Deputy of the French National Assembly
- In office 14 April 1972 – 21 April 1997
- Preceded by: Paul Cormier [fr]
- Succeeded by: Maurice Leroy
- Constituency: Loir-et-Cher's 3rd constituency (1972–1986, 1986–1997) Proportional representation (1986–1988)

Personal details
- Born: 5 September 1925 Montloué, France
- Died: 5 February 2023 (aged 97) Brittany, France
- Party: UDF
- Education: École nationale vétérinaire d'Alfort
- Occupation: Veterinarian

= Jean Desanlis =

French politician (1925–2023)

Jean Desanlis (5 September 1925 – 5 February 2023) was a French veterinarian and politician.

==Biography==
Born in Montloué on 5 September 1925, Desanlis attended the École nationale vétérinaire d'Alfort until 1950. He then began a veterinary practice in Montoire before moving to Vendôme in June 1951.

## Recorded data
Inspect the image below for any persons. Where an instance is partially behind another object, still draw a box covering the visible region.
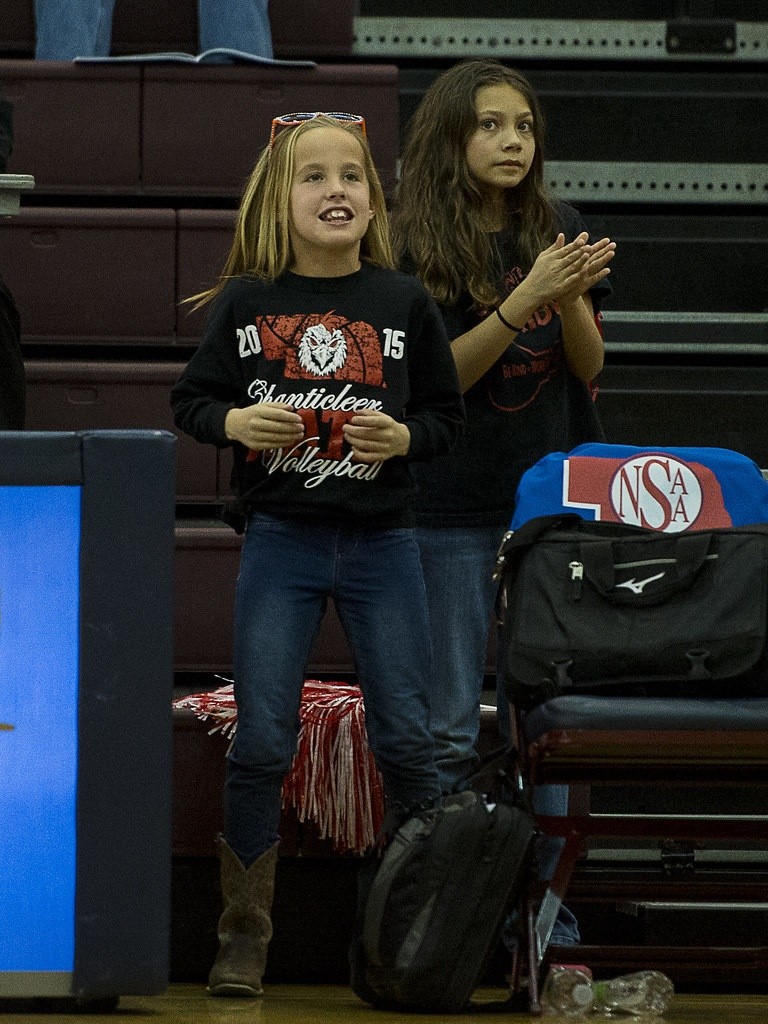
[162,110,466,997]
[33,0,275,65]
[386,63,617,1012]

## Task 1
Revise the Jean Desanlis article by writing out everything from "French politician (1925–2023)" down to "in June 1951.", with "Montoire" replaced by "Blois".
## Task 2
Carry on the Jean Desanlis article from the point where it ends.

## Exercise result 1
French politician (1925–2023)

Jean Desanlis (5 September 1925 – 5 February 2023) was a French veterinarian and politician.

==Biography==
Born in Montloué on 5 September 1925, Desanlis attended the École nationale vétérinaire d'Alfort until 1950. He then began a veterinary practice in Blois before moving to Vendôme in June 1951.

## Exercise result 2
Desanlis was first elected to the municipal council of Vendôme in 1959. In 1973, he was elected General Councillor of the Canton of Saint-Amand-Longpré. He was re-elected in 1982, having become vice-president of the General Council in 1976. In 1973 French legislative election, he was elected as a deputy of the National Assembly for Loir-et-Cher's 3rd constituency, a position he served until 1997. He was a signatory of the Appel des 43, announcing his support for Valéry Giscard d'Estaing in the 1974 French presidential election.

Jean Desanlis died in Brittany on 5 February 2023, at the age of 97.